See Them While You Still Can: Safari Tracks Endangered Rhinos in Namibia
Tour Operator David Cogswell February 19, 2015

PHOTO: Under current trends, the rhinos may not be with us much longer. (Photo courtesy of Natural Habitat Adventures)
After 10 years of no sightings, the International Union for Conservation of Nature declared the western black rhino of Africa extinct in 2011. The Javan rhino subspecies in Vietnam was also declared extinct the same year. Under current trends, more extinctions of the great wildlife are likely to be coming, but while the world still has rhinos, some safari operators are providing opportunities to see them.
Natural Habitat Adventures has organized a safari program called “Namibia: In Search of the Desert Rhino” that offers the chance to observe the animals on the Namib Desert in Namibia.
The program will be the second in a series of “In Search Of” programs that began in 2013 with “In Search of the Snow Leopard” in Mongolia.
The safari will be joined by scientists from the World Wildlife Fund, local researchers and members of the Save the Rhino Trust. It will be an opportunity to not only track and observe the rhinos and learn about them, but also to find out about conservation measures that are being employed to try to save the remaining rhinos from extinction.
The group will be limited to 12 participants. Departures are scheduled for late 2015 and 2016. The 10-day trip is priced from $9,895 per person, double occupancy, not including transatlantic air. Travel in Namibia will be in light aircraft, minivans and 4X4 safari vehicles.
With the market for powdered rhino horn, which is considered a cure for practically everything from fevers to cancer in traditional Chinese medicine, poachers descended on Africa and, in the period between 1960 and 1995, about 98 percent of the rhinos were killed.

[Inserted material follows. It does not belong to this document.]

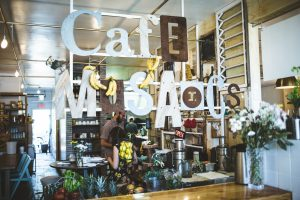 The sign and storefront at Cafe Mosaics.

When CNN republished its two-year-old story about the extinction of the western black rhino in November 2013, it unleashed an international wave of regret over the loss of the animals, though it had really happened years before.
The sadness in the wake of the extinction of the western black rhino was too little too late. But there are many other great species under threat of extinction. It is possible that the spreading of awareness through projects such as the Natural Habitat Adventures' Namibia safari could help in the struggle to save the vanishing wildlife of Africa.